My husband and I are both standard rate tax payers. We have a large sum of money to invest following the sale of a property. We've been investigating Martin's "5% loophole" and plan to do that using the max in each current account. However, I understand that from April '16 the first £1,000 of interest is tax free. My question is this: when we have reached the £1,000 each threshold, is it then better to carry on earning more interest via the high interest current accounts involved in the loophole or get ISAs with much lower interest rates which are tax free?
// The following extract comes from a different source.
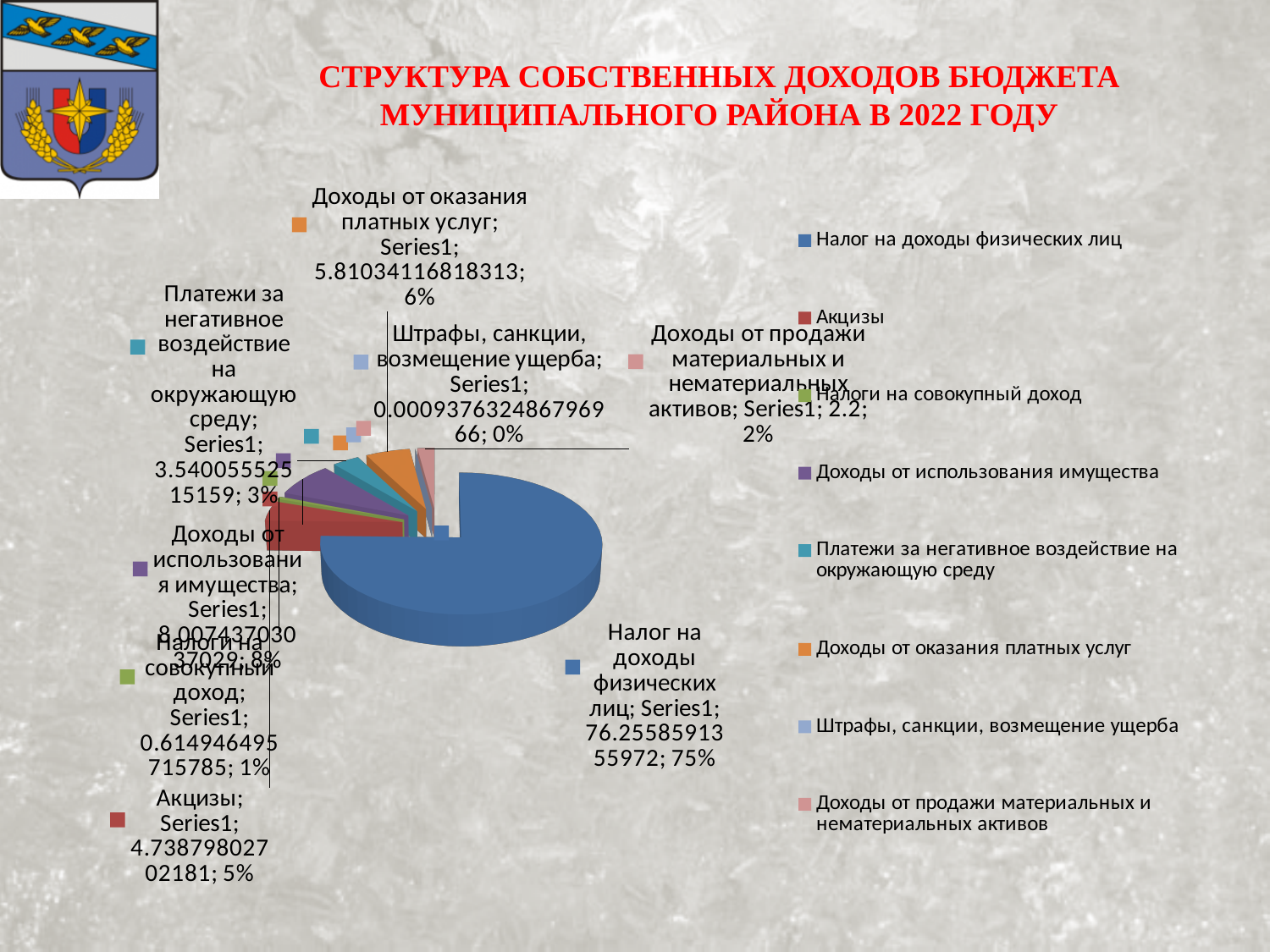
How many categories does the pie chart have? 8 What is the title of the slide containing the chart? СТРУКТУРА СОБСТВЕННЫХ ДОХОДОВ БЮДЖЕТА МУНИЦИПАЛЬНОГО РАЙОНА В 2022 ГОДУ Which category has the smallest slice of the pie? Штрафы, санкции, возмещение ущерба What share of the pie does "Налог на доходы физических лиц" represent? 75% What share of the pie does "Доходы от использования имущества" represent? 8% Which is larger: the share for "Акцизы" or the share for "Доходы от использования имущества"? Доходы от использования имущества What share of the pie does "Платежи за негативное воздействие на окружающую среду" represent? 3% Which category has the largest slice of the pie? Налог на доходы физических лиц What kind of chart is shown on the slide? pie chart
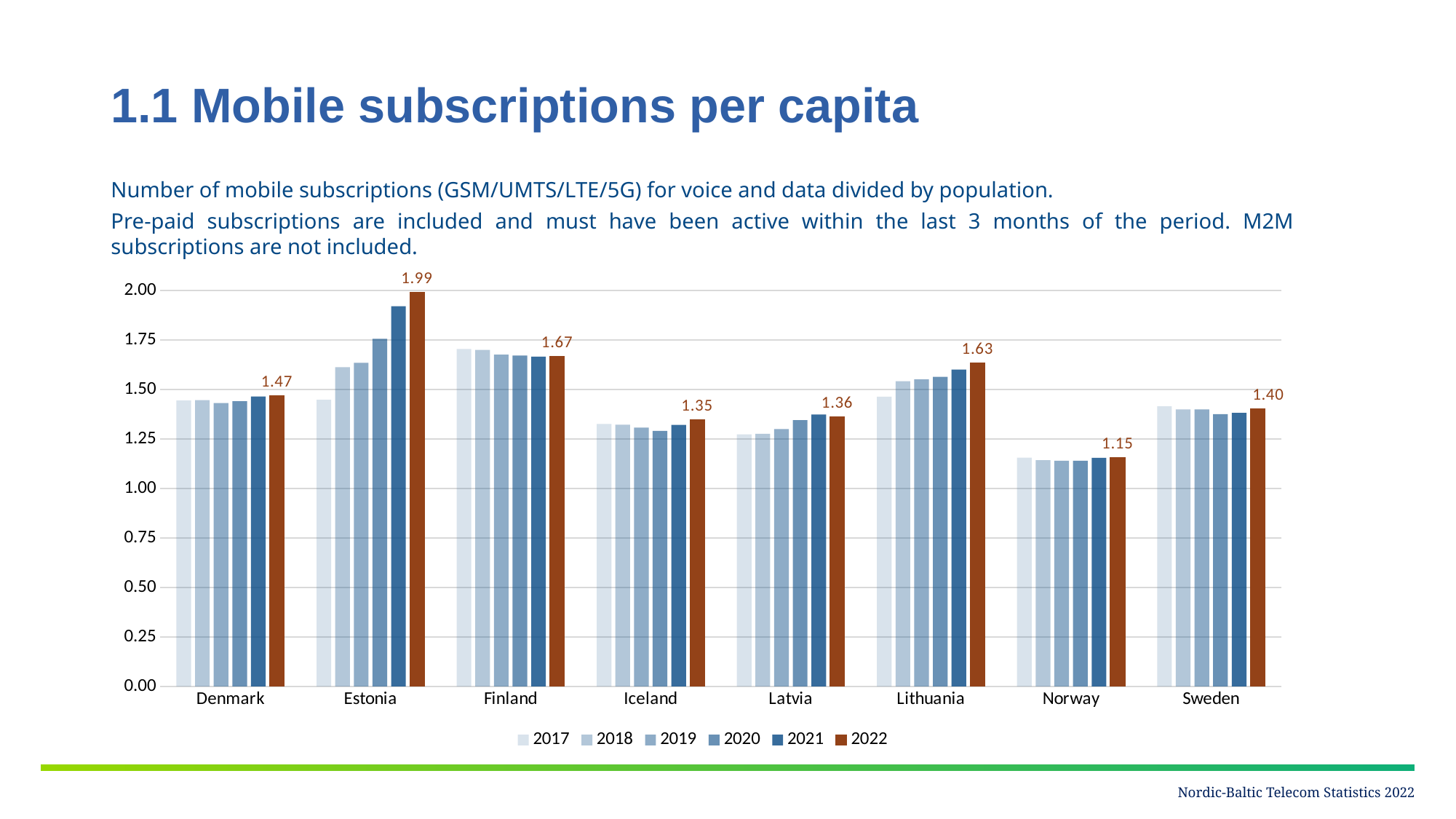
What is the 2022 value for Lithuania? 1.63 Is the 2021 value for Estonia greater or less than 1.75? greater Which country has the highest 2022 value? Estonia What kind of chart is shown? bar chart How many countries are shown on the x axis? 8 What is the 2022 value for Estonia? 1.99 Is the 2017 value for Estonia greater or less than 1.50? less What is the 2022 value for Norway? 1.15 How many series does the legend list? 6 Which has the larger 2022 value, Finland or Sweden? Finland Which country has the lowest 2022 value? Norway What is the difference between the 2022 values for Estonia and Norway? 0.84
I'm new to all this - never had much money before! - and would appreciate any feedback.

Comments

  • kidmugsy
    kidmugsy Posts: 12,709 Forumite
    Part of the Furniture 10,000 Posts Name Dropper Combo Breaker
    The advantage of the ISA would be if you planned to keep money there for a long time - until, say, "loss leader" current accounts had vanished. Otherwise you're better off making 3%, 4%, or 5% p.a. and paying the 20% tax on it, than earning, say, 1.3% p.a. in an ISA.
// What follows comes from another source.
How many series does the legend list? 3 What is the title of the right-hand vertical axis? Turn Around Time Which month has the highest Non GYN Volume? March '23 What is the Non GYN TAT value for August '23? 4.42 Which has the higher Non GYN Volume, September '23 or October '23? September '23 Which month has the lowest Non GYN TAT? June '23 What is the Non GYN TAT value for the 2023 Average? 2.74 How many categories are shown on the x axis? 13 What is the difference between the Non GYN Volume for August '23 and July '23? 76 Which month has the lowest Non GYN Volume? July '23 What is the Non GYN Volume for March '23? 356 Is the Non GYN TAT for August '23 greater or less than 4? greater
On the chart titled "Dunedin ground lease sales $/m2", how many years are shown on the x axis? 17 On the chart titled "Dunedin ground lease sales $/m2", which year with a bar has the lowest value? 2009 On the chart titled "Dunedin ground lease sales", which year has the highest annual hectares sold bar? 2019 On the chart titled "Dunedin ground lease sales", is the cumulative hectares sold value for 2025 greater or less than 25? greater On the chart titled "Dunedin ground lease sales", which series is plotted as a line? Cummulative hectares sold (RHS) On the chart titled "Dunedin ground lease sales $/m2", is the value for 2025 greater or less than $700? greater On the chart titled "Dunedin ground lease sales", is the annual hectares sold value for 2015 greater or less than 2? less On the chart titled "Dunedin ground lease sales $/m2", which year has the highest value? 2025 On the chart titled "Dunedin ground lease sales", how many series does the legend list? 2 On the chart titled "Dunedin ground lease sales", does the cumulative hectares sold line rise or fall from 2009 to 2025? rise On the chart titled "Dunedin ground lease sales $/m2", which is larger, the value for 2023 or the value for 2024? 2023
    Of course, if you really intend to 'invest' the money for the long term, then S&S ISAs might appeal. Or even pension contributions in a couple of years time perhaps.
    Free the dunston one next time too.
  • bowlhead99
    bowlhead99 Posts: 12,295 Forumite
    Part of the Furniture 10,000 Posts Name Dropper Post of the Month
    edited 17 February 2016 at 3:42PM
    You said you are standard rate taxpayers and presumably you know what that standard rate is, once you've used up all your personal allowances and savings interest allowances. If not, the figure is 20%.

    So, is it better to earn say £300 on £30,000 in ISAs which offer 1% tax free interest? Or is it better to earn £900 on £30,000 in higher interest accounts which offer 3% taxable interest, and simply owe the tax man 20% of the £900 that you got, which is only £180? It sounds better to me to do the latter.

    You don't mention how much you have in total, other than it being more than you ever had, and you don't mention if you have plans to use it up on something else in the next few years.

    Maybe the amount is big enough to be able to max out your annual ISA allowances for the next few years, and if you're unlikely to need the money, it might not hurt to use up the very best current accounts first and then also max your ISA allowances for this year (a "use it or lose it" allowance) as part of a plan to gradually move cash into places that don't incur tax.

    This is because as kidmugsy says, at some point if/when the rates on ISAs improve, the tax protection can be more useful and it can take many years to "wrap up" (say) £200k in ISAs if you can only do £30k a year between you.
  • Hi that is what I thought, especially as it's only going to be for a year or so, until it is used for a house purchase. Thanks so much for your thoughts.